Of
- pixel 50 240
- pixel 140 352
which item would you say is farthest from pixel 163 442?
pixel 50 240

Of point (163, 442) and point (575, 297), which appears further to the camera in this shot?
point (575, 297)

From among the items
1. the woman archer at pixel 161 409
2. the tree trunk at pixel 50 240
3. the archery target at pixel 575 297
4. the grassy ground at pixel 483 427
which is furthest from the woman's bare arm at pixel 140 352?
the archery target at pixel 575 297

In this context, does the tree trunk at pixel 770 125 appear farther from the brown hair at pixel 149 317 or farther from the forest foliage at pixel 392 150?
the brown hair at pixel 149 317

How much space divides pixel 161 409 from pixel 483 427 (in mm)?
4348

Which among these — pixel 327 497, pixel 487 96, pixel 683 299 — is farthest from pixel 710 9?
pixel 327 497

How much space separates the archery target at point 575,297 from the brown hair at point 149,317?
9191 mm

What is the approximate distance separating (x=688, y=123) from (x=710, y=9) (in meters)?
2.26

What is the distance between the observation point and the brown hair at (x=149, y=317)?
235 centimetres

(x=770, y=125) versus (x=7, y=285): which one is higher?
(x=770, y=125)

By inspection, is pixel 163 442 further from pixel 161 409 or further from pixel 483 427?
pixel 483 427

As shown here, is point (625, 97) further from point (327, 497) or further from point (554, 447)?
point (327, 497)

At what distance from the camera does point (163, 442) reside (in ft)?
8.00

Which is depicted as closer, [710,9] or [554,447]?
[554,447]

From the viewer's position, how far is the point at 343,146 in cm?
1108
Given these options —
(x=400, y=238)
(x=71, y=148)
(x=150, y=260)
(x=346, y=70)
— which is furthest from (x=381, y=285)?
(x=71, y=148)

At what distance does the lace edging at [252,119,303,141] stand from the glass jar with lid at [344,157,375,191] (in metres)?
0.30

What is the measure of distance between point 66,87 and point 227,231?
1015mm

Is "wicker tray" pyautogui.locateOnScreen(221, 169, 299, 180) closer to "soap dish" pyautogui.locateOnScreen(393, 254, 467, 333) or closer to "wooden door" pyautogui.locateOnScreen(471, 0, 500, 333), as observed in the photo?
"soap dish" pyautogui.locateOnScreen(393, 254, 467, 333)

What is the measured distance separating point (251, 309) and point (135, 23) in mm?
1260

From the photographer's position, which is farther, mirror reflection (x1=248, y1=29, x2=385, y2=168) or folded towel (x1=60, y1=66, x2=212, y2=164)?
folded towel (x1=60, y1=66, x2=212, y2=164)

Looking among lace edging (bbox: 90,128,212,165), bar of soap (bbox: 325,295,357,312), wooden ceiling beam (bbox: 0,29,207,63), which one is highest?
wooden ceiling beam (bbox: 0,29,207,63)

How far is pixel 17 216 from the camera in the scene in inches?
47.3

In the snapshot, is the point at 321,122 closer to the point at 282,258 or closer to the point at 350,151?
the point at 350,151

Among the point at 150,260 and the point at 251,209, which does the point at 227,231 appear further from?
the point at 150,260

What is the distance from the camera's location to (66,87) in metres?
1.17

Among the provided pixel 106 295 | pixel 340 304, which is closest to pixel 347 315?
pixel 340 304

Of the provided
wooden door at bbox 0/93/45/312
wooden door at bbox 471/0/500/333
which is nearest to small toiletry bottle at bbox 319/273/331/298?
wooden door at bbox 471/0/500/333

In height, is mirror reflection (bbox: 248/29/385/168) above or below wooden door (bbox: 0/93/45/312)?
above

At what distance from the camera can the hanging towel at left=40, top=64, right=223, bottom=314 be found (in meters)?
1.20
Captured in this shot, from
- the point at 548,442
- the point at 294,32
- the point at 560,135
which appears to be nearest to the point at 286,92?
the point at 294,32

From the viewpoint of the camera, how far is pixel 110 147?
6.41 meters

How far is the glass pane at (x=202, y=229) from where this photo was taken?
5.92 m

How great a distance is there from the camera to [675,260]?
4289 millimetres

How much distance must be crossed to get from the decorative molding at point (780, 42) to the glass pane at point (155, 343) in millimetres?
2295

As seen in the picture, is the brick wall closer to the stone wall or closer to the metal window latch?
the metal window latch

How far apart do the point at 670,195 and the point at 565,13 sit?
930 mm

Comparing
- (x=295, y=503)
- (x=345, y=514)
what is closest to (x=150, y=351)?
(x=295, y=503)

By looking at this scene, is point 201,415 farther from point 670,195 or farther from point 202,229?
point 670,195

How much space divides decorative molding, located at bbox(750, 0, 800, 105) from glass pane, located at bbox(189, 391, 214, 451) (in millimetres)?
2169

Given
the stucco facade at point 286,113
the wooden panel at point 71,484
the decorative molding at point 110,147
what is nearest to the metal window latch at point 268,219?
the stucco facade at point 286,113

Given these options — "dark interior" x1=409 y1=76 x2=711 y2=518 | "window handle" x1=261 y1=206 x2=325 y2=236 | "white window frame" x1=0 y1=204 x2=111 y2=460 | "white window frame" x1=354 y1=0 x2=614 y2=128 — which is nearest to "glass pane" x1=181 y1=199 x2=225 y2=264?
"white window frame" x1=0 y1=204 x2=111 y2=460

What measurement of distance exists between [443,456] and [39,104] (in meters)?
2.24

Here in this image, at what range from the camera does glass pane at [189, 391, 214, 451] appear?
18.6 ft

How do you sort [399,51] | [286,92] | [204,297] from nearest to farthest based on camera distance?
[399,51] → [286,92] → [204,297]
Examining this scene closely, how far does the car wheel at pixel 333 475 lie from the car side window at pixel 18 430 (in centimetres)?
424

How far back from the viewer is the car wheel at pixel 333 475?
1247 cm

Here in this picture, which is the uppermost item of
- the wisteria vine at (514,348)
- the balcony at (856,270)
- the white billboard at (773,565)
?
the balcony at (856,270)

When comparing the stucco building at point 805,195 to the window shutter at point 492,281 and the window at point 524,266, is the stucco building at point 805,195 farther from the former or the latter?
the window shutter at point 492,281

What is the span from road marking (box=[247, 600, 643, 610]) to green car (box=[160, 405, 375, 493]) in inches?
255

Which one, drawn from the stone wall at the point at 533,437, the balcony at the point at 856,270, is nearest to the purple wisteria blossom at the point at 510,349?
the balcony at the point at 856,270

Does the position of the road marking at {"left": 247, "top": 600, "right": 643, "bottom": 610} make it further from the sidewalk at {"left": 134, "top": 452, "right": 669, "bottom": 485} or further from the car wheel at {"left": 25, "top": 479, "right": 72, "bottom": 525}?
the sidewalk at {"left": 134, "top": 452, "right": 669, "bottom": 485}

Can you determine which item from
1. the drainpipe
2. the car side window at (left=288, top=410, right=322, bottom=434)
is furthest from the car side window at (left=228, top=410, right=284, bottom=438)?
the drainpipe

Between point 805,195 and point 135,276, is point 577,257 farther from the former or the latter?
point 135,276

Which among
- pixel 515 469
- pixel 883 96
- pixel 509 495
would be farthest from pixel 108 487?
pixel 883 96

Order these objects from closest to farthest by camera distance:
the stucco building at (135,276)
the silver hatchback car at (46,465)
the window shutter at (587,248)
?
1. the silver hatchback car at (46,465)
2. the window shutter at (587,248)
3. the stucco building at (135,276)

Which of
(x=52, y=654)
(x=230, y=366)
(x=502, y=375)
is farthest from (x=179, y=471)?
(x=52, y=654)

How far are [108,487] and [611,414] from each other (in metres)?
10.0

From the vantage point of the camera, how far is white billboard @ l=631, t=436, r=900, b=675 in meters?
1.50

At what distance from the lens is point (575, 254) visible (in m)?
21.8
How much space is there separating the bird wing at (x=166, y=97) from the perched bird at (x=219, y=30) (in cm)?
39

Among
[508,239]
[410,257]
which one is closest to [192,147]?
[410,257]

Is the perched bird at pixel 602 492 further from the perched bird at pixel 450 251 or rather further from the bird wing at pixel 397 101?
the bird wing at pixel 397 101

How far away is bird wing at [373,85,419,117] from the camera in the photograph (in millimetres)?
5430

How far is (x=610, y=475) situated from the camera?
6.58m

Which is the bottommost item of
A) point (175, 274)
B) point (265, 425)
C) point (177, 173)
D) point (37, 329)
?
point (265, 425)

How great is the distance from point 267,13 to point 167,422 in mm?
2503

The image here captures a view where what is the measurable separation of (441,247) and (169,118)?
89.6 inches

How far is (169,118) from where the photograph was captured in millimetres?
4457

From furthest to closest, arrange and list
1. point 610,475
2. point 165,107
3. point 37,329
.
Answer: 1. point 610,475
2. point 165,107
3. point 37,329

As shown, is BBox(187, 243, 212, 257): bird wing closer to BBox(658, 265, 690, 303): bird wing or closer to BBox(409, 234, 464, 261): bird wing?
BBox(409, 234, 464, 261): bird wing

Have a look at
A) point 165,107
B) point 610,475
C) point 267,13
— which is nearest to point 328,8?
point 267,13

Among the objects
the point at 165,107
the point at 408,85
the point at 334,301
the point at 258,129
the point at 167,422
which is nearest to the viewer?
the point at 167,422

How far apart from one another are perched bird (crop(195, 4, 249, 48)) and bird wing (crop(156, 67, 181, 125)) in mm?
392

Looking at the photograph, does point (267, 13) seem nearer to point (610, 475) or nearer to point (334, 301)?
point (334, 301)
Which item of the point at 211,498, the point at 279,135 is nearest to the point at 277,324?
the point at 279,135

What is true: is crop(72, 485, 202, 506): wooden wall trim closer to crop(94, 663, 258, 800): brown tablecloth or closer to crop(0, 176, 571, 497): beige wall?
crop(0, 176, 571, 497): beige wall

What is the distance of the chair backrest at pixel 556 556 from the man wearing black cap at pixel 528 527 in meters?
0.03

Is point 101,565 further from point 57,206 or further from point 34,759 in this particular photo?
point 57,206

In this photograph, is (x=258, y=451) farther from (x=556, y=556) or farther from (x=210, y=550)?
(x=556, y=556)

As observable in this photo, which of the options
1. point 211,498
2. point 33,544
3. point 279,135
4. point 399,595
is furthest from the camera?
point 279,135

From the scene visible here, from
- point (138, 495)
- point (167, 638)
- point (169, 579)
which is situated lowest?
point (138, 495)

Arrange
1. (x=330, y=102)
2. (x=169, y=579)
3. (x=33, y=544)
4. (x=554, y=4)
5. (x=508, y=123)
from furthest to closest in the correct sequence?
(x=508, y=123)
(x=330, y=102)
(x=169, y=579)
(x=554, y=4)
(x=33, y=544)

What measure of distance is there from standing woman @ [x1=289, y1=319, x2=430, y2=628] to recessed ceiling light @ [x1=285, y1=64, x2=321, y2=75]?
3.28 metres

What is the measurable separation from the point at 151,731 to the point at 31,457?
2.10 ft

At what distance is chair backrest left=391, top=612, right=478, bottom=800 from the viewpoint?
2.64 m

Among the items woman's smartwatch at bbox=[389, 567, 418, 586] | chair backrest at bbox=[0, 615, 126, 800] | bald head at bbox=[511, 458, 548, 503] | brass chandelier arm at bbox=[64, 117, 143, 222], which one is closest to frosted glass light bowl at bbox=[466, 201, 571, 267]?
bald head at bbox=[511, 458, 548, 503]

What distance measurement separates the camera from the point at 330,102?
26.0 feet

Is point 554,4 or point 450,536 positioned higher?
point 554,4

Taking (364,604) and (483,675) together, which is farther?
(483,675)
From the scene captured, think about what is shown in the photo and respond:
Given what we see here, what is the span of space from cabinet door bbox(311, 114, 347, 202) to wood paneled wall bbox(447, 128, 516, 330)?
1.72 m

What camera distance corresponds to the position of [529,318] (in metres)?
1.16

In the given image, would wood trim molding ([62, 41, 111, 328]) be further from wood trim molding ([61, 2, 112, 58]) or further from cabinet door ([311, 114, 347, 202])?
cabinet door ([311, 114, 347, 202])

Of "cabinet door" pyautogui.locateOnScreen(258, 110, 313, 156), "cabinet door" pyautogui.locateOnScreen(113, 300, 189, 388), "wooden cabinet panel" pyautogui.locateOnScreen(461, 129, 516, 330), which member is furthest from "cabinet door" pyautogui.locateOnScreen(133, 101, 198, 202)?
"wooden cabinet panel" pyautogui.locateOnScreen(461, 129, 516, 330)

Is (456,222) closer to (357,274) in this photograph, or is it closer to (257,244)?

(EXERCISE INSTRUCTIONS) Copy out the lines starting at the one containing "Is point 554,4" and ending with the last line of the entries. Include nothing else.

(RESULT FOR THIS TASK)
Is point 554,4 or point 450,536 positioned higher?
point 554,4

Taking (364,604) and (483,675) together, which is farther?
(483,675)
From the scene captured, think about what is shown in the photo and respond:
Given what we see here, what is the span of space from cabinet door bbox(311, 114, 347, 202) to wood paneled wall bbox(447, 128, 516, 330)?
1.72 m

What camera distance corresponds to the position of [529,318] (in metres)?
1.16

In the given image, would wood trim molding ([62, 41, 111, 328]) be further from wood trim molding ([61, 2, 112, 58]) or further from cabinet door ([311, 114, 347, 202])?
cabinet door ([311, 114, 347, 202])

Of "cabinet door" pyautogui.locateOnScreen(258, 110, 313, 156), "cabinet door" pyautogui.locateOnScreen(113, 300, 189, 388), "wooden cabinet panel" pyautogui.locateOnScreen(461, 129, 516, 330), which member is furthest from "cabinet door" pyautogui.locateOnScreen(133, 101, 198, 202)?
"wooden cabinet panel" pyautogui.locateOnScreen(461, 129, 516, 330)

Is (456,222) closer to (357,274) in this photograph, or is it closer to (257,244)?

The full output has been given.